Saturday’s event to launch a new exciting pilot programme at St Anne’s Park was attended by several hundred people of all ages, and many who loved the Viking theme and activities on the day.

The School of Irish Archaeology Big Dig replica Viking house excavation and Viking coin striking workshops saw over one hundred children from 5-12 years of age experience what it to be an archaeologist while learning all about the Vikings and tools they made and used.

A captivated audience also learnt about the first Viking coins minted in Dublin and got their own pewter coin to take home!

“Also very popular were our three Vikings from Claíomh Living History who had an incredible display of replica artefacts such as swords, shields and helmets – always very popular with children!” said Cathy Moore, Managing Director of Archaeology and Built Heritage Ltd.

“Archaeologists from UCD’s Centre for Experimental Archaeology and Material Culture demonstrated the skill required to make stone axes while Franc Myles, also from Archaeology and Built Heritage Ltd, kept everyone guessing with his display of curious artefacts, some of which no one could figure out!”

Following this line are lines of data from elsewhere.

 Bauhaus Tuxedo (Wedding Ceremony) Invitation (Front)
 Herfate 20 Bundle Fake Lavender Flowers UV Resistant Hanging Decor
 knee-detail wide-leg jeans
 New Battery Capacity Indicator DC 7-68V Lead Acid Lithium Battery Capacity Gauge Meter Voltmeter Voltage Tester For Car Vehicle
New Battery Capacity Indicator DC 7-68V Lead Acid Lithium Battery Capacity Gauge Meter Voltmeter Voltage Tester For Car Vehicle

Ms Moore reported the level of engagement between the speakers and exhibitors and the audience was great: “We had great engagement on the day; there is a real interest locally in the history and archaeology of the park, and people were very receptive to learning more about archaeology in general.”

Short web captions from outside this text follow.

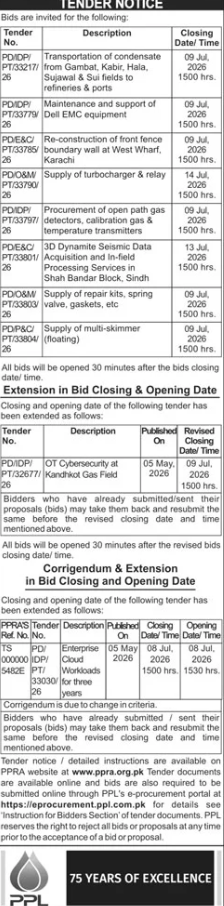 Tender Notice - 8x Tenders + 2x Extensions/Corrigendum - Transportation of Condensate, Maintenance of DELL EMC, Re-construction of Fence, Supply of Turbocharger, Path Gas Detectors, 3D Dynamite Seismic Data, Repair Kits, Multi-skimmer + OT Cybersecurity, - Pakistan Petroleum Limited (PPL)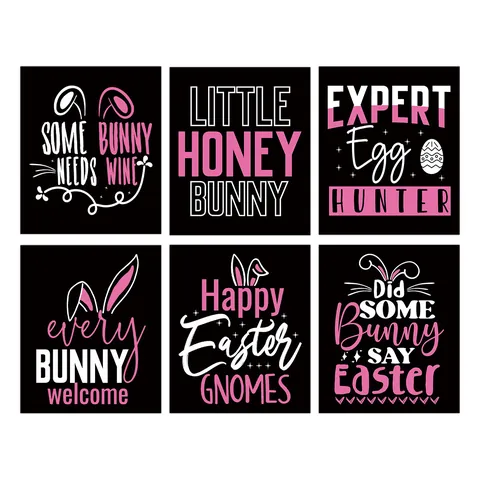 Easter Wine Bottle Label Stickers Funny Bunny Ears Egg Patterns Self Adhesive Holiday Party Dining Table Decor Wine Bottle Decals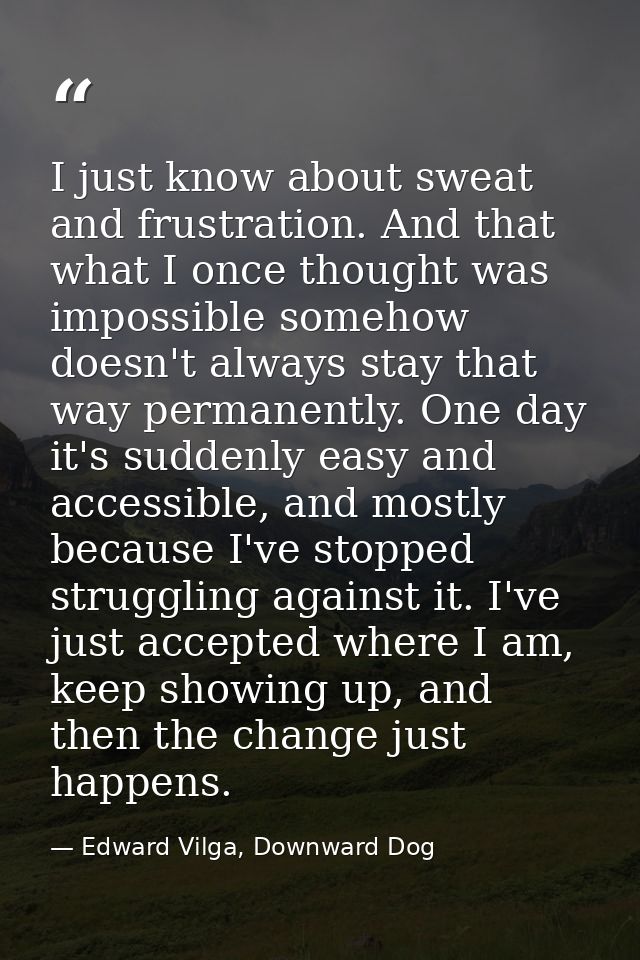 I just know about sweat and frustration. And that what I once thought was impossible somehow doesn't always stay that wa — Edward Vilga, Downward Dog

The next public event in the park is on October 16 when Claíomh Living History will be focusing on 16th Century Ireland, UCD experimental archaeologists will be demonstrating the techniques and skill involved in bronze casting.

The programme is an initiative of Dublin City Council, supported by the Heritage Council’s County Heritage Plan Grant Scheme 2021 and Creative Ireland, managed by Archaeology and Built Heritage Ltd.